The genome-wide (GW) significance threshold was determined by the Bonferroni correction of the significance level chosen for the analysis (0.05) for the total number of tested positions (43,390). Thus, the GW significant threshold, in negative logarithm with base 10, was set to 6. This approach is conservative since it does not account for the linkage disequilibrium (LD) between the SNP positions tested.
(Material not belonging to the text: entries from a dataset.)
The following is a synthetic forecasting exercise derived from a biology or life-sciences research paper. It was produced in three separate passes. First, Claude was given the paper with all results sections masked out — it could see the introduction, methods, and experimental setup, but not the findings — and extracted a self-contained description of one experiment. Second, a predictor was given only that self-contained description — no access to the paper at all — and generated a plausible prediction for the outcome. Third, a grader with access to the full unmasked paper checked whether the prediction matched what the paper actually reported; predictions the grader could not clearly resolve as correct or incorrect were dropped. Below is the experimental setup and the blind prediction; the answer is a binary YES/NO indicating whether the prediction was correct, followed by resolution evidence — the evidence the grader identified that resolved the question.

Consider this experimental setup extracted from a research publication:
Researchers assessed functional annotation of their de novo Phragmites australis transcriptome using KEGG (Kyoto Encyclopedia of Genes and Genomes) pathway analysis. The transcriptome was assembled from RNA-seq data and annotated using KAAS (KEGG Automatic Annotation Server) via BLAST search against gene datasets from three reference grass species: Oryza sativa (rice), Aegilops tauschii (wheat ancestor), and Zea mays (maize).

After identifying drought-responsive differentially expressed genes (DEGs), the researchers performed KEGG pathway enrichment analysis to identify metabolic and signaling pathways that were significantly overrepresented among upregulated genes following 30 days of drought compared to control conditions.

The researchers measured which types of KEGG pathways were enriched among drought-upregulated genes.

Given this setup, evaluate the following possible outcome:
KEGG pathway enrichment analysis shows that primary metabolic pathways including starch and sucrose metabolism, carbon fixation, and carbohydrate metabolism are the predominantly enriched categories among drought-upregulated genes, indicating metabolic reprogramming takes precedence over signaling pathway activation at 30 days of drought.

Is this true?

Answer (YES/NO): NO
Significant positions identified on the same chromosome were clustered into QTL regions (QTLR) on the basis of the correlations between phenotypes predicted by the QTL effects (\({\widehat{\mathbf{y}}}_{\mathbf{Q}\mathbf{l}}={\mathbf{Z}}^{\mathbf{q}}{\mathbf{V}}_{\mathbf{l}}^{\mathbf{S}}{\widehat{{\varvec{\upbeta}}}}_{\mathbf{l}}^{\mathbf{S}}+{\mathbf{Z}}^{\mathbf{q}}{\mathbf{V}}_{\mathbf{l}}^{\mathbf{L}}{\widehat{{\varvec{\upbeta}}}}_{\mathbf{l}}^{\mathbf{L}}\)) as proposed by Usai et al. [59]⁠.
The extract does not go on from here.